▶ _LIGNES FOURNIES_:
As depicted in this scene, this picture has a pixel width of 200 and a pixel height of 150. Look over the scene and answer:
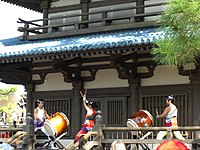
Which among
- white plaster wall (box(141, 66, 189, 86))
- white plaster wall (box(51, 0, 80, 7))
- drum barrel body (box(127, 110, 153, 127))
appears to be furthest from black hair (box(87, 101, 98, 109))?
white plaster wall (box(51, 0, 80, 7))

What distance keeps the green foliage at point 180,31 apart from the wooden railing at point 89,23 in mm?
5866

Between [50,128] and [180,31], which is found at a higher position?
[180,31]

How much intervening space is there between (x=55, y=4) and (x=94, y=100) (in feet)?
12.5

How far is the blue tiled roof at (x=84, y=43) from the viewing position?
1234cm

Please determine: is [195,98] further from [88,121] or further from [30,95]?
[30,95]

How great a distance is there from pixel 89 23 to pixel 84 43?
248 centimetres

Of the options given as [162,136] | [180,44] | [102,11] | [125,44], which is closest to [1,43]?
[102,11]

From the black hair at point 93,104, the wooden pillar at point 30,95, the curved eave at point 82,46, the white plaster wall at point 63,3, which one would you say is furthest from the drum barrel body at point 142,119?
the white plaster wall at point 63,3

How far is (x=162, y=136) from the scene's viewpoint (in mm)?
12484

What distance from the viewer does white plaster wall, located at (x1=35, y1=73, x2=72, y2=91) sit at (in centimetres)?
1566

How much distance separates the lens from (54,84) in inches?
625

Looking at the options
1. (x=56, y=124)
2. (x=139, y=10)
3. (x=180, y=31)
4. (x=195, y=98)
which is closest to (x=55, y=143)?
(x=56, y=124)

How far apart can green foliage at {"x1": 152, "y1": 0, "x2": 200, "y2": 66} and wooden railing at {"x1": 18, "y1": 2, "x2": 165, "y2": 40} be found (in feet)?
19.2

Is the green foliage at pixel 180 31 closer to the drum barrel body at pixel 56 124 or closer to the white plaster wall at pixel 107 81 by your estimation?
the drum barrel body at pixel 56 124
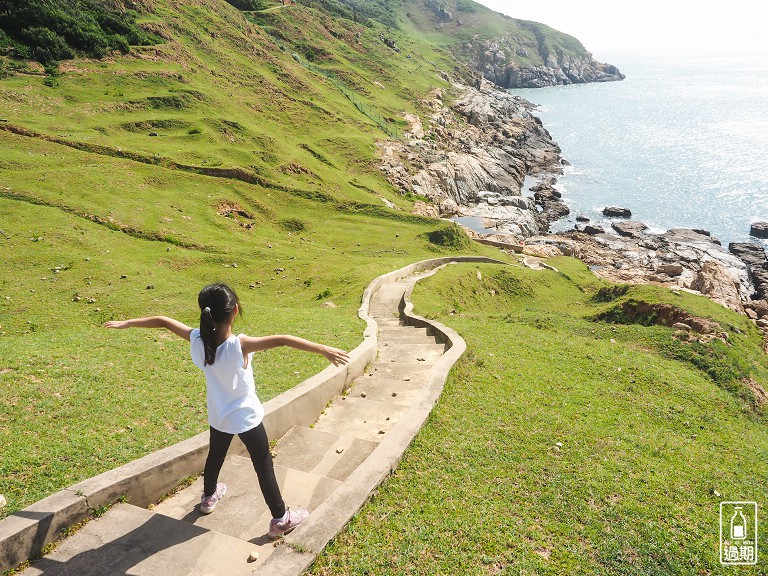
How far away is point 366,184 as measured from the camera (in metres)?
47.9

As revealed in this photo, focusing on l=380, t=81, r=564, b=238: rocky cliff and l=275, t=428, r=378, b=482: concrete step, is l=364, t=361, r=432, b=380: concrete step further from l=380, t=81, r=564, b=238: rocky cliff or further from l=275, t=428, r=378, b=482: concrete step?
l=380, t=81, r=564, b=238: rocky cliff

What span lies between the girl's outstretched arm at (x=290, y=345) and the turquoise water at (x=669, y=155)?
58.1 m

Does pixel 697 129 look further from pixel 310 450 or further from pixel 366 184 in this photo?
pixel 310 450

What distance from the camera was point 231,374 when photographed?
550cm

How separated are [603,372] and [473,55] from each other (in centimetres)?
19327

▶ _TÂCHE_: Pouvez-vous recopier à l'identique les lignes, en commençant par celle qui contient « What distance keeps » et en terminant par celle qui contient « 248 centimetres » ?

▶ _SOLUTION_:
What distance keeps the green foliage at point 180,31 apart from the wooden railing at point 89,23 in mm?
5866

Between [50,128] and [180,31], which is found at a higher position?
[180,31]

How much intervening space is there between (x=55, y=4) and (x=94, y=100) (in feet)?
12.5

How far is the blue tiled roof at (x=84, y=43) from the viewing position?
1234cm

Please determine: is [195,98] further from [88,121] or further from [30,95]?
[30,95]

How great a distance is there from pixel 89 23 to pixel 84 43?
248 centimetres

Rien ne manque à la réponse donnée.